Monday, May 17, 2010

Durban, South Africa

Durban, South Africa
May 3, 2010

I took a taxi with Bas and Monique. The driver was Indian, who was born and raised in Durban. The taxi company was owned by his family and he had been driving for the past 14 years. He agreed to take us out for the day for 800 Rand (about $115). As we began our drive through Durban, I noticed how hilly the country is, and how green. The downtown area is along the coast, and flat, with wide streets. Durban has the feel of a clean, neat city, well organized and easy to follow. One feels comfortable in Durban. Then one begins to notice how Durban flows in and around and atop many hills -- some quite tall. The larger streets and freeways seem to flow between the hills, and neighborhoods climb the hills right to the top, often capped by tall apartment buildings with views that stretch for miles. Durban is a very beautiful city, a welcoming city.

We drove first to the Valley of 1000 Hills, and I expected to spend some hours taking landscape photos. However, I learned that this valley was the home of the Phezulu Zulu Village, a center for traditional Zulu tribal culture and dancing. It is a beautiful area, and we were going to attend a cultural show. We arrived at 9:30, and the show began at 10:00, so we walked among a large zoo-like area containing crocodiles of all sizes from babies to some very large ones. Crocodiles live to more than 100 years of age, and one of the males was more then 100 years old. We then sat in the small cafĂ© and had cappuccino while waiting for the show to begin. A group of dancers performed a very lively show about marriage -- the payment of cows as a dowry to the girl’s family and the acceptance by the girl and her family. It was a very pretty show, and then we took photos of the dancers and walked among traditional Zulu grass huts on display in a museum-like setting.

After leaving the show, we drove among the hills to view the scenery and then the driver took us to Castor Crest, a shanty town. We drove through the shanty town on a narrow road and took photographs of the makeshift houses constructed of scraps of wood, tin, plastic, and whatever other building materials the people could find. We noticed a water tap where people went to get water, and we noticed out-houses -- the common toilets. A few of the huts had an electric line stretching from the single electric line running through the shanty town, and the taxi driver said that the hook-ups were illegal. We noticed children playing and tried to take a few photos of them. After a time, the driver turned the taxi around and drove back the way he had come, and we took more photos as we left.
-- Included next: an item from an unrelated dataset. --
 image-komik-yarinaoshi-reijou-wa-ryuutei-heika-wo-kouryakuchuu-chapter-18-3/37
Next the driver took us to the new soccer stadium being constructed for the World Cup. This new stadium is built in the shape of a giant flower basket, and a funicular car runs up one side of the “handle” of the basket to a viewing platform at the top of the stadium. We rode up and took photos, and the view was beautiful, with the coast line stretching along one side of the landscape with white waves breaking along the beaches. The skyline of the city grew from the coast, leading to green hills dotted with tall apartment buildings. The scene was beautiful.

We had lunch at the stadium at an outdoor restaurant, and watched numerous school groups coming to visit the stadium. We took photos of one group of girls, about 7-8 years old, all dressed in blue uniforms, as they watched a water fountain display with its pattern of sprays. Durban has a right to feel very proud of this new stadium, constructed for the World Cup. Actually, many streets were also being widened and repaved in preparation for the World Cup.
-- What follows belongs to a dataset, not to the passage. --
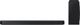 Samsung Q Series 5.1.2 Channel Black Soundbar System-0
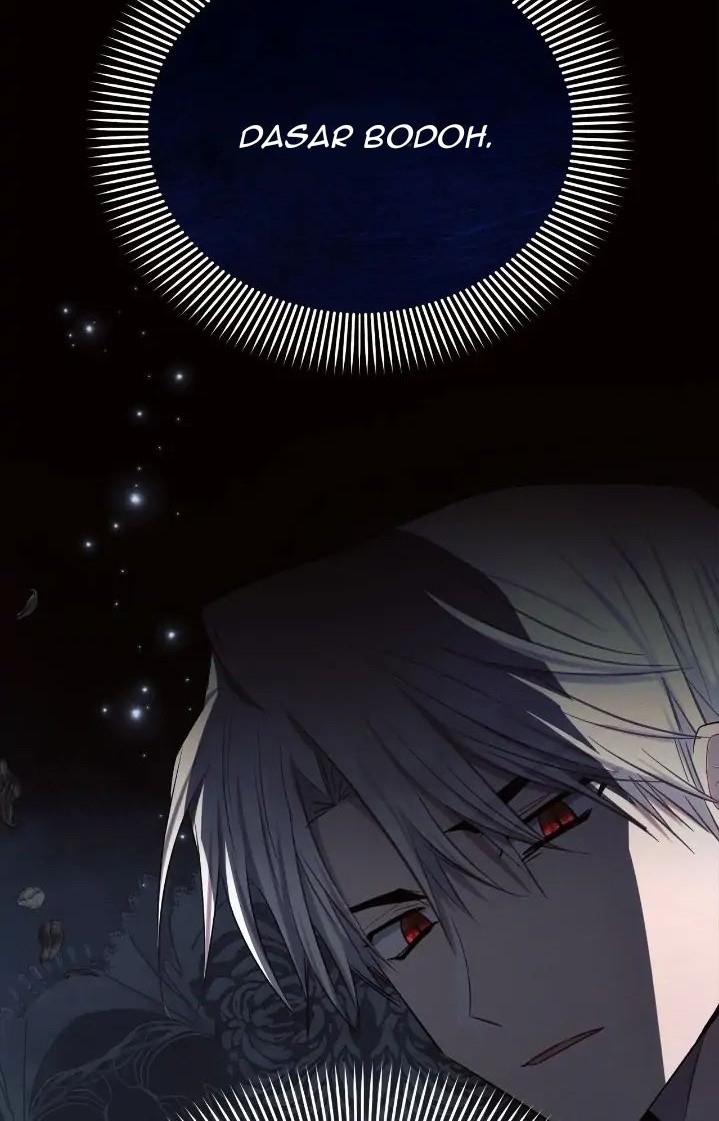 Ashtarte Chapter 34 Gambar 80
After leaving the stadium, the driver took us on a drive through the city, to give us a feel of the city, and I enjoyed that very much. We then returned to the ship about 2:30 p.m., ahead of our 3:00 deadline prior to sailing to East London.

The weather was cool and dry and sunny and beautiful, and soon after we returned to the ship, the sky became overcast, and soon loud claps of thunder and flashes of lightening shook us as a heavy rainstorm flooded down.